The National Right to Life Committee (NRLC) has issued a document titled Life at Risk: How the Obama Health Care Plan Will Ration Your Family’s Medical Treatment—A Factsheet. It gets its very first "fact" seriously wrong.
From the NRLC document:
HOW THE OBAMA HEALTH CARE LAW WILL LIMIT WHAT HEALTH CARE PROVIDERS CAN DO TO SAVE THE LIVES OF YOUR FAMILY MEMBERS
A Powerful Rationing Commission:
An 18-member “Independent Payment Advisory Board” is given the duty, on January 15, 2015 and every two years thereafter, with regard to private (not just governmentally funded) health care, to make “recommendations to slow the growth in national health expenditures” below the rate of medical inflation.

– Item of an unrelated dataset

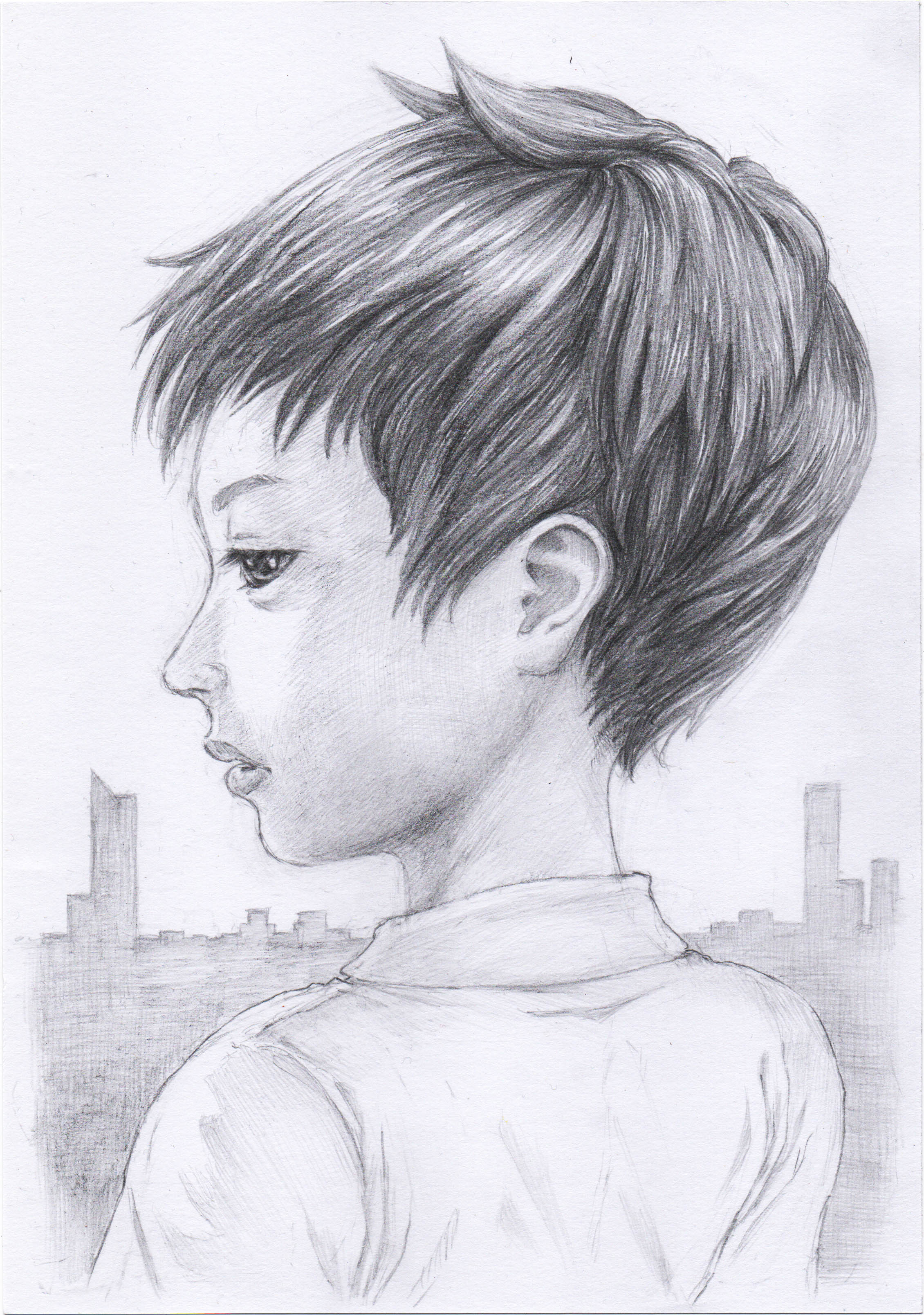 貴房 小説 ルー ガルー 忌避すべき狼 京極夏彦著 の登場人物 神埜歩未 こうのあゆみ をイメージして描きました 近未来が舞台で その時代には学校は基本的にリモート学習で登校は週1日だけ という設定 昨今の情勢 なんか現実化しそうな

NRLC has it wrong. If you go to the link and look at the chart on page 3 of their document, you will find that NRLC is claiming for 2015, for example, the Independent Payment Advisory Board (IPAB) must limit healthcare spending growth to the lesser of (A) "halfway between medical and general inflation" and (B) 0.5%. That is a mistaken interpretation of IPAB's mandate. What is actually the case for 2015 is that IPAB does nothing unless Medicare spending is projected to exceed "halfway between medical and general inflation" (something which for 2015 may not even happen). If it does indeed happen, IPAB will be required to make proposals to cut costs by no more than 0.5%.

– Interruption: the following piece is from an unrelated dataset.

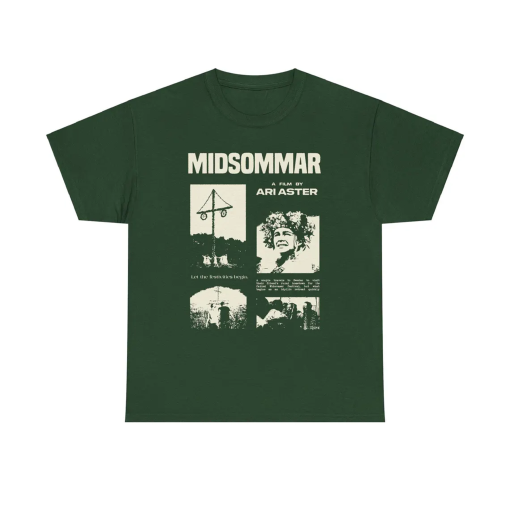 Midsommar A24 Movie T Shirt, Midsommar Festival Horror Shirt, I Survived Sweden Festivities, Scary Movie Sweatshirt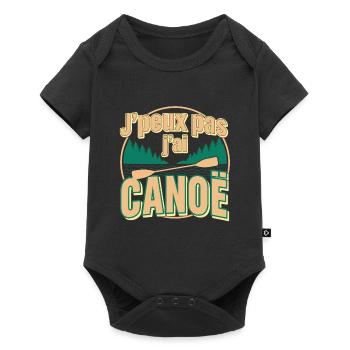 J'peux pas j'ai CANOE - Body à manches courtes Premium Bébé - noir - Devant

From 2018 onward, NRLC claims IPAB must make recommendations to limit spending to (A) the percentage increase in GDP plus 1% or (B) 1.5%, whicever is lower. However, what is actually the case is that if Medicare spending is projected to grow at less than GDP plus 1%, IPAB does nothing, and if projected Medicare spending does exceed GDP plus 1%, IPAB makes recommendations to cut Medicare costs by no more than 1.5%.

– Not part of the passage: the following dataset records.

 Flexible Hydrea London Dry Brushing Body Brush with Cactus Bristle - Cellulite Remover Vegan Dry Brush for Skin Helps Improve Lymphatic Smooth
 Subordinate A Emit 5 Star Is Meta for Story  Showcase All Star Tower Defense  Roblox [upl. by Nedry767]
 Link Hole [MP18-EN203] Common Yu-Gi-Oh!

So NRLC has it wrong. IPAB is required to make recommendations to cut Medicare spending by at most 1.5% a year no matter how fast Medicare grows. IPAB is not tasked with keeping Medicare spending below any certain level, as NRLC suggests, and certainly not below the level of medical inflation! And as for nonfederal spending, IPAB makes only recommendations. It has no power to implement them.